### [THE DATA]
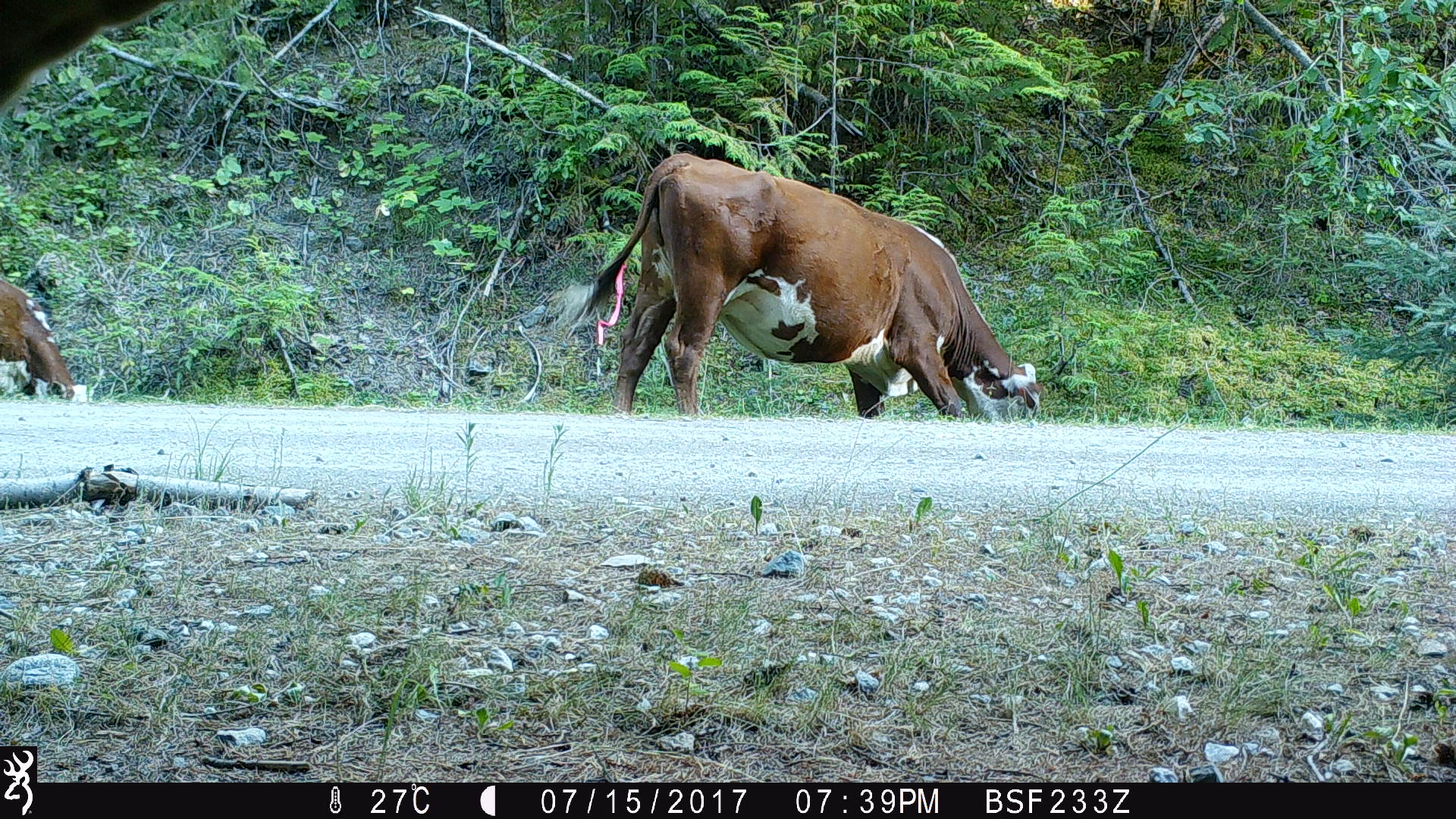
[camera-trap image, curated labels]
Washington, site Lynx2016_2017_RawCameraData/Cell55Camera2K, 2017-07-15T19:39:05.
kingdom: Animalia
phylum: Chordata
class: Mammalia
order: Artiodactyla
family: Bovidae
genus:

### [THE PROBLEM]
Retype the entries exactly, skipping every picture.

### [RESPONSE BOX]
[camera-trap image, curated labels]
Washington, site Lynx2016_2017_RawCameraData/Cell55Camera2K, 2017-07-15T19:39:05.
kingdom: Animalia
phylum: Chordata
class: Mammalia
order: Artiodactyla
family: Bovidae
genus:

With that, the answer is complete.